OpenStax College Physics for AP® Courses, Chapter 14, Problem 7 (Problems & Exercises)

This is College Physics Answers with Shaun Dychko. Identical amounts of heat are transferred into a sample of copper and a sample of water. That results in the same change in temperature for the two samples. We need to use this information to figure out what the ratio of the masses must be. And the specific heat of copper is 387 Joules per kilogram per Celsius degree. The specific heat of water is 4186 Joules per kilogram per Celsius degree. So, the heat transferred into a substance is equal to its mass times its specific heat times its change in temperature and we'll solve this for M because we're going to divide the mass of the copper by the mass of the water because that'll be the ratio of the masses. And so, we're going to find expressions for mass in terms of heat, specific heat, and temperature. So, we'll divide both sides by C Delta T. And then, we get mass, after we switch the sides around, equals Q over C Delta T. So, the mass of copper divided by the mass of water is this expression for copper, Q over C subscript Cu to say this is the specific heat of copper, times Delta T. And, notice the Q and the Delta T do not have subscripts of Copper because these variables are the same for both samples, the copper and the water, have the same Q and the same Delta T, and so there's no need for a subscript to distinguish them.
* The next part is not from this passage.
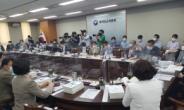 """막오른 文정부 마지막 최저임금 심의… """"동결"""" vs """"1만원"""" 극한대립 예고"""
And then, we're going to divide by the same expression but for water and dividing a fraction by a fraction is messy, so instead I'm going to multiply by the reciprocal of the denominator's fraction. So, we're going to multiply by the reciprocal of this for water. So, multiplying by Cw, specific heat of water, times Delta T over Q. The Q's and Delta T's cancel, leaving us with the specific heat of water divided by the specific heat of copper. So, the mass of copper to the mass of water, the ratio, is 4186 Joules per kilogram per Celsius degree, divided by 387, and that gives 10.8. So, there's 10.8 times as much copper as there is water. So, if you wanted to solve the mass of copper, 10.8 multiplied by mass of water. So, there's more copper, in other words.